### Extrait de page

————————

Pour beaucoup, c’est une immense incompréhension qui découle de cette déroute espagnole. Moi aussi, même si je ne la voyais pas remporter la coupe du monde, je voyais L’Espagne aller loin. Car c’est L’Espagne, car elle a dans ses rangs des joueurs comme Casillas, Xavi, Iniesta qui ont tout gagné, aussi bien en club qu’en sélection. L’Espagne pouvait, devait même aller loin dans cette coupe du monde, mais elle n’a pas pu…
Conserver la Coupe du Monde, c’était l’incroyable objectif de l’Espagne. C’était réaliser quelque chose que personne n’a réalisé depuis le Brésil de 1958. Mais l’Espagne a failli, et loin de ses objectifs, elle est même venue confirmer une situation alarmante en ce début de XXIème siècle. Car pour la 3ème fois en 4 éditions, le champion du monde en titre s’est fait sortir dès la phase de groupes.
Malgré cette immense surprise, de nombreux éléments annonçaient un revers programmé pour l’Espagne, qui n’a pas su réagir au bon moment…
Des cadres qui ne répondent plus présent
C’est un fait, Del Bosque est parti au Brésil avec l’une des équipes les plus vieilles de la compétition. Avec 28 ans et 3 mois d’âge moyen, l’équipe d’Espagne possède la deuxième moyenne d’âge la plus élevée de la compétition derrière l’Argentine. Mais encore plus révélateur, tous les cadres de Del Bosque ont, voire dépassé, la trentaine : Xavi (34 ans) n’a plus son niveau d’antan et commence à se faire vieux, Xabi Alonso (33 ans) a symbolisé les errances espagnoles malgré un bonne saison au Real. Casillas (33 ans) n’est toujours pas titulaire au Real, et les trop nombreuses erreurs de San Iker ont placé l’Espagne dans des situations très inconfortables. Villa (32 ans) et Torres (30 ans) n’ont joué que les seconds couteaux en club cette saison. Et Iniesta (29 ans) ne parvient pas à réitérer ses prestations hors-normes des saisons passées même s’il reste surdoué techniquement.

————————

### Exercices proposés
A - Relevez tous les joueurs dont l'extrait sur l'élimination de l'Espagne donne l'âge entre parenthèses, en précisant cet âge.
B - Poursuivez l'extrait sur l'élimination de l'Espagne à partir de sa dernière phrase.
Les données qui suivent sont sans rapport avec l'extrait sur l'élimination de l'Espagne.

————————

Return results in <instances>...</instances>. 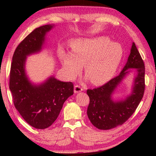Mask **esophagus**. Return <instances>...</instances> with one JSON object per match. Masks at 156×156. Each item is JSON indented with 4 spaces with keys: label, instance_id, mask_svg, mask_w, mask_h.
I'll return each instance as SVG.
<instances>
[{
    "label": "esophagus",
    "instance_id": "34e87169",
    "mask_svg": "<svg viewBox=\"0 0 156 156\" xmlns=\"http://www.w3.org/2000/svg\"><path fill=\"white\" fill-rule=\"evenodd\" d=\"M82 91H83V88H82L80 86L76 85L74 87V93L75 94H78V93H79V92H81Z\"/></svg>",
    "mask_w": 156,
    "mask_h": 156
}]
</instances>
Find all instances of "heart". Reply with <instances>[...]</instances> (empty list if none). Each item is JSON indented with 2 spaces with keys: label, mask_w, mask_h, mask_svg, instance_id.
Listing matches in <instances>:
<instances>
[{
  "label": "heart",
  "mask_w": 156,
  "mask_h": 156,
  "mask_svg": "<svg viewBox=\"0 0 156 156\" xmlns=\"http://www.w3.org/2000/svg\"><path fill=\"white\" fill-rule=\"evenodd\" d=\"M71 52L60 49L62 67L70 77L77 76L84 65V73L96 85L103 84L114 76L123 58L121 44L107 36L74 38L69 42Z\"/></svg>",
  "instance_id": "1"
}]
</instances>
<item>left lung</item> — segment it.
<instances>
[{
    "mask_svg": "<svg viewBox=\"0 0 156 156\" xmlns=\"http://www.w3.org/2000/svg\"><path fill=\"white\" fill-rule=\"evenodd\" d=\"M135 68L132 91L124 99L115 101L112 95L117 87ZM145 69L143 60L134 43H132L130 54L120 74L104 85L88 89L89 97L87 115L94 126L102 130H109L122 125L135 112L143 97L144 91Z\"/></svg>",
    "mask_w": 156,
    "mask_h": 156,
    "instance_id": "left-lung-1",
    "label": "left lung"
}]
</instances>
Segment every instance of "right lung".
I'll list each match as a JSON object with an SVG mask.
<instances>
[{"instance_id":"1","label":"right lung","mask_w":156,"mask_h":156,"mask_svg":"<svg viewBox=\"0 0 156 156\" xmlns=\"http://www.w3.org/2000/svg\"><path fill=\"white\" fill-rule=\"evenodd\" d=\"M54 25L41 26L18 44L13 55L9 89L16 109L29 125L39 129L51 126L57 119L63 104L73 94V84L49 76L41 83L30 80L25 69L27 56L44 48L46 35Z\"/></svg>"}]
</instances>
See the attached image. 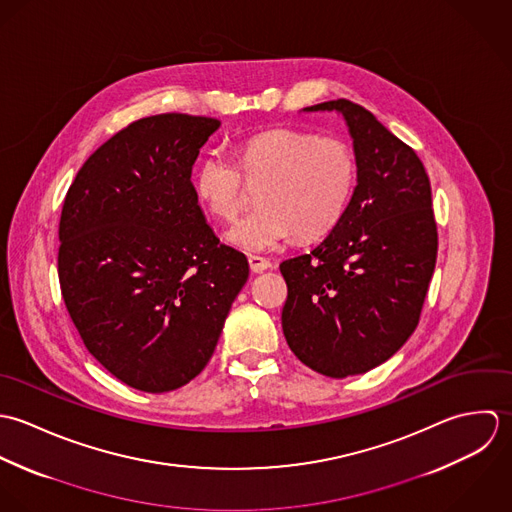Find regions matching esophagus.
Listing matches in <instances>:
<instances>
[{
  "label": "esophagus",
  "mask_w": 512,
  "mask_h": 512,
  "mask_svg": "<svg viewBox=\"0 0 512 512\" xmlns=\"http://www.w3.org/2000/svg\"><path fill=\"white\" fill-rule=\"evenodd\" d=\"M249 267H251L253 273H263V271H267V269L271 267V263H269L267 259H263V257L251 255V257H249Z\"/></svg>",
  "instance_id": "1"
}]
</instances>
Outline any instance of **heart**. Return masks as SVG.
Instances as JSON below:
<instances>
[{"instance_id":"heart-1","label":"heart","mask_w":512,"mask_h":512,"mask_svg":"<svg viewBox=\"0 0 512 512\" xmlns=\"http://www.w3.org/2000/svg\"><path fill=\"white\" fill-rule=\"evenodd\" d=\"M237 162L209 150L194 172V190L217 217L229 219L245 202V181L257 184L259 207L237 217L225 239L245 253H267L293 233L312 239L344 215L356 186L352 148L336 136L269 130L237 146Z\"/></svg>"}]
</instances>
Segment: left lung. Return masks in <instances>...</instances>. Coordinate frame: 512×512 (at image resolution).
<instances>
[{
    "mask_svg": "<svg viewBox=\"0 0 512 512\" xmlns=\"http://www.w3.org/2000/svg\"><path fill=\"white\" fill-rule=\"evenodd\" d=\"M336 110L352 136L356 188L332 231L281 263L283 332L295 356L328 378L364 374L392 358L419 322L437 257L431 186L417 154L370 110Z\"/></svg>",
    "mask_w": 512,
    "mask_h": 512,
    "instance_id": "obj_1",
    "label": "left lung"
}]
</instances>
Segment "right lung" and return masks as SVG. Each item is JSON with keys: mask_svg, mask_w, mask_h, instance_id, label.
Here are the masks:
<instances>
[{"mask_svg": "<svg viewBox=\"0 0 512 512\" xmlns=\"http://www.w3.org/2000/svg\"><path fill=\"white\" fill-rule=\"evenodd\" d=\"M221 126L166 112L116 132L83 164L59 221L67 310L104 368L162 394L209 362L249 277L247 257L205 221L192 168Z\"/></svg>", "mask_w": 512, "mask_h": 512, "instance_id": "1", "label": "right lung"}]
</instances>
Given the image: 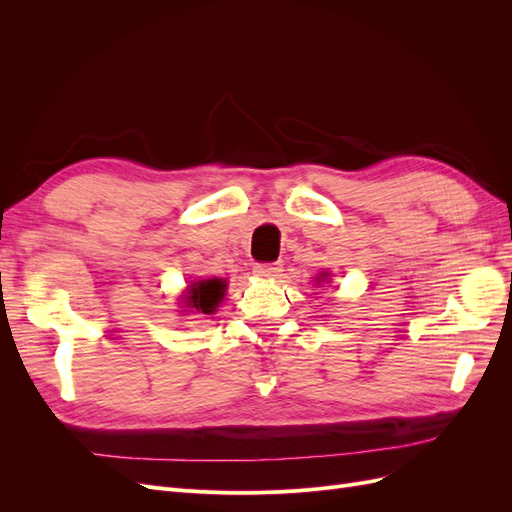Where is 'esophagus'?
<instances>
[{"instance_id":"1","label":"esophagus","mask_w":512,"mask_h":512,"mask_svg":"<svg viewBox=\"0 0 512 512\" xmlns=\"http://www.w3.org/2000/svg\"><path fill=\"white\" fill-rule=\"evenodd\" d=\"M284 271V267L280 265V262H260V265L254 267V273L258 277H275L280 275Z\"/></svg>"}]
</instances>
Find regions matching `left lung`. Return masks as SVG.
<instances>
[{"label":"left lung","mask_w":512,"mask_h":512,"mask_svg":"<svg viewBox=\"0 0 512 512\" xmlns=\"http://www.w3.org/2000/svg\"><path fill=\"white\" fill-rule=\"evenodd\" d=\"M324 280H327V273H322V275L318 277V282H324Z\"/></svg>","instance_id":"obj_1"}]
</instances>
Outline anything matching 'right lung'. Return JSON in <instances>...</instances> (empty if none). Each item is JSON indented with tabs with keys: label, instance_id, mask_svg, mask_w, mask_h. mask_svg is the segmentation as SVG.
<instances>
[{
	"label": "right lung",
	"instance_id": "obj_1",
	"mask_svg": "<svg viewBox=\"0 0 512 512\" xmlns=\"http://www.w3.org/2000/svg\"><path fill=\"white\" fill-rule=\"evenodd\" d=\"M226 290V282L224 280H203V282H194L185 294V305L188 312H198V314H211L215 312V307L222 301Z\"/></svg>",
	"mask_w": 512,
	"mask_h": 512
}]
</instances>
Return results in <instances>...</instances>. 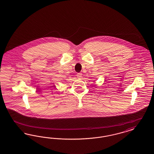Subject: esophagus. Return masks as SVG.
Here are the masks:
<instances>
[{
  "label": "esophagus",
  "instance_id": "obj_1",
  "mask_svg": "<svg viewBox=\"0 0 154 154\" xmlns=\"http://www.w3.org/2000/svg\"><path fill=\"white\" fill-rule=\"evenodd\" d=\"M77 77L78 79H81L82 77V73H78L77 74Z\"/></svg>",
  "mask_w": 154,
  "mask_h": 154
}]
</instances>
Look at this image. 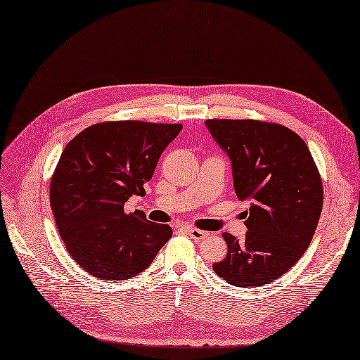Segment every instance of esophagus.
Masks as SVG:
<instances>
[{"label": "esophagus", "instance_id": "esophagus-1", "mask_svg": "<svg viewBox=\"0 0 360 360\" xmlns=\"http://www.w3.org/2000/svg\"><path fill=\"white\" fill-rule=\"evenodd\" d=\"M186 231L193 238V240H202V238H205L207 236H209V233H207V231L198 230V228H193V226H188Z\"/></svg>", "mask_w": 360, "mask_h": 360}]
</instances>
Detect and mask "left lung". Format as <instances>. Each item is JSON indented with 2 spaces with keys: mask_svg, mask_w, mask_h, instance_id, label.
I'll return each mask as SVG.
<instances>
[{
  "mask_svg": "<svg viewBox=\"0 0 360 360\" xmlns=\"http://www.w3.org/2000/svg\"><path fill=\"white\" fill-rule=\"evenodd\" d=\"M231 160L234 191L249 201L248 233H224L228 254L213 270L228 284L259 287L285 275L308 249L323 207V184L303 139L257 120H207Z\"/></svg>",
  "mask_w": 360,
  "mask_h": 360,
  "instance_id": "obj_1",
  "label": "left lung"
}]
</instances>
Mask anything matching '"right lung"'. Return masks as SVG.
Wrapping results in <instances>:
<instances>
[{
	"label": "right lung",
	"mask_w": 360,
	"mask_h": 360,
	"mask_svg": "<svg viewBox=\"0 0 360 360\" xmlns=\"http://www.w3.org/2000/svg\"><path fill=\"white\" fill-rule=\"evenodd\" d=\"M181 124L106 122L86 127L64 148L51 180V209L70 257L103 281L144 271L171 236L169 225L124 213L144 195L162 151Z\"/></svg>",
	"instance_id": "1"
}]
</instances>
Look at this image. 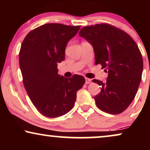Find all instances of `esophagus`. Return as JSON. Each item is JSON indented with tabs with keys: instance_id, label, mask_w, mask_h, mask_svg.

————————

### Corrigé
A -
- Xavi : 34 ans
- Xabi Alonso : 33 ans
- Casillas : 33 ans
- Villa : 32 ans
- Torres : 30 ans
- Iniesta : 29 ans

B -
Outre la vieillesse des cadres, les autres joueurs n’ont pas répondu présent contre les Pays-Bas et le Chili.
Premier coupable évidemment, la défense. Piqué est à des années-lumière du défenseur rugueux qu’il a été. Ramos paie une fin de saison fabuleuse mais éprouvante avec le Real Madrid tandis que Martinez n’a lui jamais été un grand défenseur central mais un milieu de terrain. Les latéraux n’ont eux pas assez pesé offensivement, à l’image d’un Azpilicueta totalement transparent lors des deux matches. Jordi Alba, une des grandes satisfactions espagnole de l’euro 2012, n’a pas réitéré ses incroyables déboulés offensifs et ses combinaisons avec Iniesta.
Le milieu de terrain n’est pas non plus exempt de tous reproches, à l’image d’un Xabi Alonso, qui, même s’il a marqué le seul but espagnol de ce mondial, symbolise à lui seul les carences défensives de l’équipe avec cette passe ratée qui aboutit au premier but chilien et à cette faute qui provoque le coup-franc du deuxième but.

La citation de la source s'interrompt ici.